Milder cases of lipoid CAH have been described that arise from less severe mutations that compromise but do not eliminate the ability of StAR to instigate steroid production.[4] In these cases, mineralocorticoid deficiency emerges up to several years after birth. Sex steroid production may be sufficient to allow for normal sexual development as well and even fertility.
These nonclassic forms of the disorder are sometimes diagnosed as familial glucocorticoid deficiency type 3.[5]
Management of salt-wasting crises and mineralocorticoid treatment are as for other forms of salt-wasting congenital adrenal hyperplasias: saline and fludrocortisone.

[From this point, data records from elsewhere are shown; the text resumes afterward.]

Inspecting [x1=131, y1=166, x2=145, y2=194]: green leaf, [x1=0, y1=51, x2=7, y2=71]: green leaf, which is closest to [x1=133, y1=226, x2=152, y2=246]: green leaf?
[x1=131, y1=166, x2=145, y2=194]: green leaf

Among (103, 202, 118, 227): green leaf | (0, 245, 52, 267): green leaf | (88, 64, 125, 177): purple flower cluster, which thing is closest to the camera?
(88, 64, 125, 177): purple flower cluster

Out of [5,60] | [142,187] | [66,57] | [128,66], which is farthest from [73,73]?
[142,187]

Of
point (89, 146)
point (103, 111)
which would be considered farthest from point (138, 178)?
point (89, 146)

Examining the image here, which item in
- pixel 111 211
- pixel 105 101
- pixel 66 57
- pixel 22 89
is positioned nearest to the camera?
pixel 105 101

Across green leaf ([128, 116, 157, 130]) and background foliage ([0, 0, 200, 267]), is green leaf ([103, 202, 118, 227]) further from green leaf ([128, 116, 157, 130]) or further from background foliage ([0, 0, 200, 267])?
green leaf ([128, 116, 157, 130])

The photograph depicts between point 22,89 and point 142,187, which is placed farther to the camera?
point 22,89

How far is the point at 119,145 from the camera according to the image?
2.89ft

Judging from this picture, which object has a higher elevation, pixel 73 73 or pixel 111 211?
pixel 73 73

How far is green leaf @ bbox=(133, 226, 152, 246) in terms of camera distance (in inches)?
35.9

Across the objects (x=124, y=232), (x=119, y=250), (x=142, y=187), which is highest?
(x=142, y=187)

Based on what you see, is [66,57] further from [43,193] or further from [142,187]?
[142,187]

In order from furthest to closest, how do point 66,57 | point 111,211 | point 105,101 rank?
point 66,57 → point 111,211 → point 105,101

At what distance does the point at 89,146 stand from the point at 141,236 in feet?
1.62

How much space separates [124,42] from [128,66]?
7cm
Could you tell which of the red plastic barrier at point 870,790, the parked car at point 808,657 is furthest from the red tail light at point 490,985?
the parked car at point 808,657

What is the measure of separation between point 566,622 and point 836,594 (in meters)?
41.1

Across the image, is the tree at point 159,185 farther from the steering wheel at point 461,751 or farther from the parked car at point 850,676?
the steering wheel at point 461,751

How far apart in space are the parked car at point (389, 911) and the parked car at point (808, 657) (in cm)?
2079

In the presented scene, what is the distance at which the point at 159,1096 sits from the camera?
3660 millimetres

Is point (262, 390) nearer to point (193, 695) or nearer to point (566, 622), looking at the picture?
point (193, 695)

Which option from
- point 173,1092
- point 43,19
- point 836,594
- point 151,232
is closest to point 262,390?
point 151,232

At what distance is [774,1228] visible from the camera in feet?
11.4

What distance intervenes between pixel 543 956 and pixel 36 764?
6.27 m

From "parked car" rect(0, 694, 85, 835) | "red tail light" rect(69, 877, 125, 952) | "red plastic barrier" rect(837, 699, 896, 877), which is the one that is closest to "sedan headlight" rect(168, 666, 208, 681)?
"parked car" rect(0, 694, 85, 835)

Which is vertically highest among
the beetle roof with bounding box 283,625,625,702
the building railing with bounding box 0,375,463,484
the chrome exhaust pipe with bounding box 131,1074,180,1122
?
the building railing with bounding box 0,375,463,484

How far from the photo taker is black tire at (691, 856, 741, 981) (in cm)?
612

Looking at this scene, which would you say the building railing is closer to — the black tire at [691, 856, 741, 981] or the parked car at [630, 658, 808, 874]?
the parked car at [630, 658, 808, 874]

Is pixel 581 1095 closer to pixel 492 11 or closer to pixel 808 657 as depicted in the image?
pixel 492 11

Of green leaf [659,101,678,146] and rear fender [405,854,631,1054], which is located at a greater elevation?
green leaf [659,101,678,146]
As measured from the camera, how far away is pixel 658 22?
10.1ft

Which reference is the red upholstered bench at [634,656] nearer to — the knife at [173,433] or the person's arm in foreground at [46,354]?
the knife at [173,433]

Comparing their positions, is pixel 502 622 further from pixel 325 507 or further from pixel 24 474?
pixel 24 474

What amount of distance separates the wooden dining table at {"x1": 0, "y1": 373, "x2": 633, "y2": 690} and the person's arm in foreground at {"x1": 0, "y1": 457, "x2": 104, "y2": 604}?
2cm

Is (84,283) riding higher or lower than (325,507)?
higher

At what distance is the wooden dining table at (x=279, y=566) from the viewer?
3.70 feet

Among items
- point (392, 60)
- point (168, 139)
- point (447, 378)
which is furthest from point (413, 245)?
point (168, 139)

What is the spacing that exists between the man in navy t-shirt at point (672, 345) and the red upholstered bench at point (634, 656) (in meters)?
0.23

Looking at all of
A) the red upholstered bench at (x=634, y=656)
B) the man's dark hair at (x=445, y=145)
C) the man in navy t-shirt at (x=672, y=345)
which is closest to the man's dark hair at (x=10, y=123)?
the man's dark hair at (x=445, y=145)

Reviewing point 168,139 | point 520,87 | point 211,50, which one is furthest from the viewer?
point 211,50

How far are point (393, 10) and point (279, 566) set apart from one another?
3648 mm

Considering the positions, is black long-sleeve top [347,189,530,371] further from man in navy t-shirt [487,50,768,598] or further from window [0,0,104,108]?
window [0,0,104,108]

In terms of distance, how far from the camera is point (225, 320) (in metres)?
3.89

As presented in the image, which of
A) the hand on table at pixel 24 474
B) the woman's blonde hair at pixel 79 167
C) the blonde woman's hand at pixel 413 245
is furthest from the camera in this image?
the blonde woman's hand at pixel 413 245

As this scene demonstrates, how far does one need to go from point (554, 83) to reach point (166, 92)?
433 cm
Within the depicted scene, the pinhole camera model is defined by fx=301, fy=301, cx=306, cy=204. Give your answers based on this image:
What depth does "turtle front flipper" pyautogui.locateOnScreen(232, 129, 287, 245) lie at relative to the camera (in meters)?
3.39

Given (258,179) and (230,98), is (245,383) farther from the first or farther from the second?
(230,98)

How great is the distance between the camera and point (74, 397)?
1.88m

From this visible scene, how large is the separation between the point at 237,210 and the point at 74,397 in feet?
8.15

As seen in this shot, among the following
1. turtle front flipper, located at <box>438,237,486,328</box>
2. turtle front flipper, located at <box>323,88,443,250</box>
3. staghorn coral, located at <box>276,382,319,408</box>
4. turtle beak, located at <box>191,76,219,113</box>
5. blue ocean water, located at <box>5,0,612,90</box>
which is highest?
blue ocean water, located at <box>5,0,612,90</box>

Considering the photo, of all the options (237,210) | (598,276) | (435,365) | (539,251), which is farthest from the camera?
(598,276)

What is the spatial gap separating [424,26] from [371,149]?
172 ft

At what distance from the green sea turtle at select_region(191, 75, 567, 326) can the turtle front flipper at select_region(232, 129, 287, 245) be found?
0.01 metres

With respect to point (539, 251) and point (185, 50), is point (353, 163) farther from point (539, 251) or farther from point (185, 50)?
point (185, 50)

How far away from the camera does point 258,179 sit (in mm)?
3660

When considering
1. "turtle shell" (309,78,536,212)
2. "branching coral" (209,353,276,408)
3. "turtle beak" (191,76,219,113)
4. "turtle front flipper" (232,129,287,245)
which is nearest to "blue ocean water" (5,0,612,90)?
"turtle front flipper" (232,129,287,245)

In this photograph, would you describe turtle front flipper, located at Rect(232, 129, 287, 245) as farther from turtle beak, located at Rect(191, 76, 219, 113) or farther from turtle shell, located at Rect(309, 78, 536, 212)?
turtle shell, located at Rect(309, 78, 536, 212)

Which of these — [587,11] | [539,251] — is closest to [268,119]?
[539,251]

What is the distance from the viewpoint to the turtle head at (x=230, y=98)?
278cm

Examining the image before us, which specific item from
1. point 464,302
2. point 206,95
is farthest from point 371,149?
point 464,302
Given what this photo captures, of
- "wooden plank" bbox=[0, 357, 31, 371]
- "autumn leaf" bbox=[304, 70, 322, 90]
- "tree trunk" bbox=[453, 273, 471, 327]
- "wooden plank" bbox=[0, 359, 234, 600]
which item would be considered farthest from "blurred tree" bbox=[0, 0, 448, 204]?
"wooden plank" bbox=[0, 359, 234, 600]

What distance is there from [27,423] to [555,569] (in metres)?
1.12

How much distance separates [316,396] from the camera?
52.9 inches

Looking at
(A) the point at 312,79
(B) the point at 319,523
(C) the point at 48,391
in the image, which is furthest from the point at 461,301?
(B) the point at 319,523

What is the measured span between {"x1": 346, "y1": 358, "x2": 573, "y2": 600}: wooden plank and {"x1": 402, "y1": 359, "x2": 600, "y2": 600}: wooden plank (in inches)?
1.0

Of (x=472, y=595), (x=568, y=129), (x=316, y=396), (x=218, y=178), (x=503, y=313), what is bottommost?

Glucocorticoids can be provided at minimal replacement doses because there is no need for suppression of excessive adrenal androgens or mineralocorticoids. As with other forms of adrenal insufficiency, extra glucocorticoid is needed for stress coverage.
XX females with lipoid CAH may need estrogen replacement at or after puberty. Active intervention has been used to preserve the possibility of fertility and conception in lipoid CAH females.[6] In a case report in 2009, a woman with late onset lipoid CAH due to StAR deficiency underwent hormone replacement therapy in combination with an assisted fertility technique, intracytoplasmic sperm injection.[7] This led to ovulation and with implantation of the in vitro fertilized egg, a successful birth.
Most XY children are so undervirilized that they are raised as girls. The testes are uniformly nonfunctional and undescended; they are removed when the diagnosis is made due to the risk of cancer development in these tissues.[8]